Giordano Sangiorgi del Mei di Faenza è diventato responsabile dell’anteprima nazionale della Festa della Musica dei 1000 Giovani del Mibact che si terrà sabato 16 giugno 2018 a Palermo. Sarà infatti presentata a Milano alla Music Week (21-26 novembre) la nuova edizione della Festa della Musica fortemente voluta dal ministro Dario Franceschini,e sostenuta da Siae e Aipfm con il contributo di Carrefour.

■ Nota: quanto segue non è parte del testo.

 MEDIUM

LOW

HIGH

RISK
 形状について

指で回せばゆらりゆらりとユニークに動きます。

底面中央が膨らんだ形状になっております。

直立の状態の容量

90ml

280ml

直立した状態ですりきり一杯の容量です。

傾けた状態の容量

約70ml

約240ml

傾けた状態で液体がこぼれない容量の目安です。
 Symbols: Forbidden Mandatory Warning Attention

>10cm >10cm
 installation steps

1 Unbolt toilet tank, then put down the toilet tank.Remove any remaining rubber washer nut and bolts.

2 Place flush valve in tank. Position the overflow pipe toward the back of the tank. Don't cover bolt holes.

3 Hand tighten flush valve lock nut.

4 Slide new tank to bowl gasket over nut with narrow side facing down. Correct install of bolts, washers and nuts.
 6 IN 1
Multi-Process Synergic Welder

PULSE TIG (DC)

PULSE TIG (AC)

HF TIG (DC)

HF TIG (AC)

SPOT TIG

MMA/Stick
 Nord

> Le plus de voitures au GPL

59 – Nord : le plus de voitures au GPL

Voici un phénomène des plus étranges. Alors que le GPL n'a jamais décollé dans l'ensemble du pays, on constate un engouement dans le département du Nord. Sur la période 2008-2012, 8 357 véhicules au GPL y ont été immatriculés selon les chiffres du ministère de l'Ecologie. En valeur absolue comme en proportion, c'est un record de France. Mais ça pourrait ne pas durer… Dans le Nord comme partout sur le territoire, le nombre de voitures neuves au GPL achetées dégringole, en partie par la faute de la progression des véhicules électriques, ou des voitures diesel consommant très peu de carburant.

La Festa si terrà il 21 giugno in 600 città italiane in vari luoghi: dai borghi, alle carceri, dagli ospedali, ai musei, agli aeroporti. L’edizione 2018 ha visto più che raddoppiare il numero delle città partecipanti e le adesioni degli artisti, creando un’esplosione musicale diffusa in ogni angolo del Paese, una vera festa nazionale. La tappa di Palermo del 16 giugno, di cui Giordano Sangiorgi è responsabile, sarà un’anteprima per lanciare la Festa della Musica Mibact.

Festa della Musica 2018: ecco i numeri

In totale saranno 600 le città coinvolte. Il coinvolgimento nazionale dei partecipanti nello specifico: 215 Amministrazioni comunali, 170 città con evento Carrefour Market, 77 Proloco coinvolte da Unpli, 77 città coinvolte dalle Corali della Feniarco, 59 Luoghi Mibact, 53 borghi, 42 Case Circondariali del Ministero della Giustizia, 27 Associazioni musicali 16 Fanfare del Ministero della Difesa, 14 Aeroporti coinvolti da Assaeroporti ed Enac, 13 Punti Luce Save the Children, 8 Bande del Ministero della Difesa.

Quest’anno, più degli altri, l’evento ha raggiunto il suo obiettivo principale: ogni realtà ha ottenuto la sua specificità nella scenografia generale e i cittadini sono stati attori e spettatori di questo grande e unico spettacolo. Diffusa in oltre 300 Paesi sparsi nei cinque continenti, la Festa della Musica non ha perso la sua vocazione spontanea e la sua dimensione fortemente popolare, adattandosi sempre alle specificità del luogo che la accoglie.

La Festa della Musica nasce in Francia, dal 2016 sostenuta in Italia dal Mibact

Maurice Fleuret, direttore della Musica al Ministero della Cultura francese nel 1982, dichiarava “La musique partout, le concert nulle part”, “Musica dovunque, concerti nessuno”. Questa è la parola d’ordine sulla quale è stata fondata la Fête de la Musique. Nel novembre del 1997 i principi fondatori della manifestazione vennero fissati nella Carta di Budapest: una celebrazione spontanea e gratuita di tutti i tipi di musiche che si svolge ogni anno il 21 di giugno, giorno del solstizio d’estate, che coinvolga musicisti professionisti e amatori all’aperto per le strade, nelle piazze, nei giardini, etc. Dal 2016, il Ministero dei Beni e delle Attività Culturali e del Turismo sostiene, insieme alla AIPFM e alla Siae, la Festa della Musica, coinvolgendo diverse istituzioni e partner.